Who this course is for


Data scientists and ML practitioners who want to master Bayesian Linear Regression from theory to code.
Students and professionals curious about Bayesian methods and their real-world applications.
ML enthusiasts who love understanding models mathematically and implementing them from scratch.
Anyone with basic Python and probability skills looking to apply Bayesian regression in data science.
Anyone who wants to go beyond Scikit-Learn and truly understand Bayesian Machine Learning.
Homepage:
https://www.udemy.com/course/data-science-bayesian-linear-regression-in-python/



a98463b82f333ea...



Rapidgator
lrxyy.Data.Science.Bayesian.Linear.Regression.in.Python.part1.rar.html
lrxyy.Data.Science.Bayesian.Linear.Regression.in.Python.part2.rar.html
Fikper




Data Science – Bayesian Linear Regression in Python Torrent Download , Data Science – Bayesian Linear Regression in Python Watch Free Online , Data Science – Bayesian Linear Regression in Python Download Online

⚠️ Dead Link ?
You may submit a re-upload request using the search feature. All requests are reviewed in accordance with our Content Policy.

Request Re-upload

In today's era of digital learning, access to high-quality educational resources has become more accessible than ever, with a plethora of platforms offering free download video courses in various disciplines. One of the most sought-after categories among learners is the skillshar free video editing course, which provides aspiring creators with the tools and techniques needed to master the art of video production. These courses cover everything from basic editing principles to advanced techniques, empowering individuals to unleash their creativity and produce professional-quality content.
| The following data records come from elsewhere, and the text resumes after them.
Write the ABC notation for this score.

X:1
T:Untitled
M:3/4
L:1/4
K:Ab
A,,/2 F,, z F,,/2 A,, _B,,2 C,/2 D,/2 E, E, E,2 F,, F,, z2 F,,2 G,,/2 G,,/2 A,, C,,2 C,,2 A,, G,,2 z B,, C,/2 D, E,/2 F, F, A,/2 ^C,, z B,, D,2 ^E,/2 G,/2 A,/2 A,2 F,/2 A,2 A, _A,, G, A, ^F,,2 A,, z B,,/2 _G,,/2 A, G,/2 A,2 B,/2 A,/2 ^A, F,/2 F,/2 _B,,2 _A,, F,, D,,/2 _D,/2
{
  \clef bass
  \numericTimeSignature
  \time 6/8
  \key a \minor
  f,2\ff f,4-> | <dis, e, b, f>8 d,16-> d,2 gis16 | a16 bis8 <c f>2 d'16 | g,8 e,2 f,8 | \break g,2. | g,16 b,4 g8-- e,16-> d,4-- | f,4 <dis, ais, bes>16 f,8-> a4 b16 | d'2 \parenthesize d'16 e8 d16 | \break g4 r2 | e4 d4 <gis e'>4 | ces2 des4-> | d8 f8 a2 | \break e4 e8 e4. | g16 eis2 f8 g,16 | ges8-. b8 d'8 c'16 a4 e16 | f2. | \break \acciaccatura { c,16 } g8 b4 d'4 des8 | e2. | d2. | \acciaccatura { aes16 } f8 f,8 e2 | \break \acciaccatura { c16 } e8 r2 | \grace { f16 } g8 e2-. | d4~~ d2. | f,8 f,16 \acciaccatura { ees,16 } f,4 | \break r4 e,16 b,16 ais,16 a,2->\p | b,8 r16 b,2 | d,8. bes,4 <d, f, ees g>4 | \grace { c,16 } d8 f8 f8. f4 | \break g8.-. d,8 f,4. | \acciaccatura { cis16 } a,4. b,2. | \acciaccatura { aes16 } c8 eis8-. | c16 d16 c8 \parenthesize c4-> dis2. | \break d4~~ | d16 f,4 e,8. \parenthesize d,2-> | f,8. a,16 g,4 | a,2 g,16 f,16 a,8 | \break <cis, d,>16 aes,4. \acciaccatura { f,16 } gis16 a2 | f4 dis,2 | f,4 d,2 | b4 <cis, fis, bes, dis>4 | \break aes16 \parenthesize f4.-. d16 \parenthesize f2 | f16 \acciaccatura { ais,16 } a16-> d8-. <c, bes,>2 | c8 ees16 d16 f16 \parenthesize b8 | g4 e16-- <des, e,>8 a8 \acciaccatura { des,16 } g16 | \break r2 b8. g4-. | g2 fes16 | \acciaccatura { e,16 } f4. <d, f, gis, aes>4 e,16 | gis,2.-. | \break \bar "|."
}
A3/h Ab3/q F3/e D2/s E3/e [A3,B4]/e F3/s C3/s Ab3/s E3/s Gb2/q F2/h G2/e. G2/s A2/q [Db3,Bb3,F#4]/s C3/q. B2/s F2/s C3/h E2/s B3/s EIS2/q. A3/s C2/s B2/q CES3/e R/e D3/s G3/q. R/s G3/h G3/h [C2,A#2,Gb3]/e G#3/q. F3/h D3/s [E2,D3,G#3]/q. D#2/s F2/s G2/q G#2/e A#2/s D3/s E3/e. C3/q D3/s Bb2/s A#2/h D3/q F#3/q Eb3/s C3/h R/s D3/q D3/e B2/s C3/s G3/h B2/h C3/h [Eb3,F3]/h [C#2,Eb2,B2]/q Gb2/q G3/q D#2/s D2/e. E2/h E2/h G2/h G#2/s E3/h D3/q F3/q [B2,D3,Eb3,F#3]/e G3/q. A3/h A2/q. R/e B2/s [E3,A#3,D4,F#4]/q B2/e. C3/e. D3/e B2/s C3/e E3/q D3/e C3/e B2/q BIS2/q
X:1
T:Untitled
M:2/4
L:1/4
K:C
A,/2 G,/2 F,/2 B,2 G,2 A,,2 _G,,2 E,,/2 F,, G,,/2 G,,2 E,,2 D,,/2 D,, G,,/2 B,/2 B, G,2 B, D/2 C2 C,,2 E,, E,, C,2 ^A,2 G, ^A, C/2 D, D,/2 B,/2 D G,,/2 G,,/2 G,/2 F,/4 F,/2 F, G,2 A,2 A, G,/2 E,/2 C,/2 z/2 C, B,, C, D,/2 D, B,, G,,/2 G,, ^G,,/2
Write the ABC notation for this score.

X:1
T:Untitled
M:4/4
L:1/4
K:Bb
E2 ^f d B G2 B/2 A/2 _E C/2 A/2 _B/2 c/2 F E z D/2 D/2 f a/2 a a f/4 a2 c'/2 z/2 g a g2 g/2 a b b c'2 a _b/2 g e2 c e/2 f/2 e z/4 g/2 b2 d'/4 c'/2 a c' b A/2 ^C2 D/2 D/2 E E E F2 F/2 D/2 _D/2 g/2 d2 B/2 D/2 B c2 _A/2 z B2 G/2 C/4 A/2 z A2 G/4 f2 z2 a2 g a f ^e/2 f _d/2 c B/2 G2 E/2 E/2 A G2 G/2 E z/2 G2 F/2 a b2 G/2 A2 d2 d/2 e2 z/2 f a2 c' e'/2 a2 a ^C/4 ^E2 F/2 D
📌🔥Contract Support Link FileHost🔥📌
✅💰Contract Email: [email protected]

Help Us Grow – Share, Support

We need your support to keep providing high-quality content and services. Here’s how you can help:

  1. Share Our Website on Social Media! 📱
    Spread the word by sharing our website on your social media profiles. The more people who know about us, the better we can serve you with even more premium content!
  2. Get a Premium Filehost Account from Website! 🚀
    Tired of slow download speeds and waiting times? Upgrade to a Premium Filehost Account for faster downloads and priority access. Your purchase helps us maintain the site and continue providing excellent service.

Thank you for your continued support! Together, we can grow and improve the site for everyone. 🌐

Comments (0)

Information
Users of Guests are not allowed to comment this publication.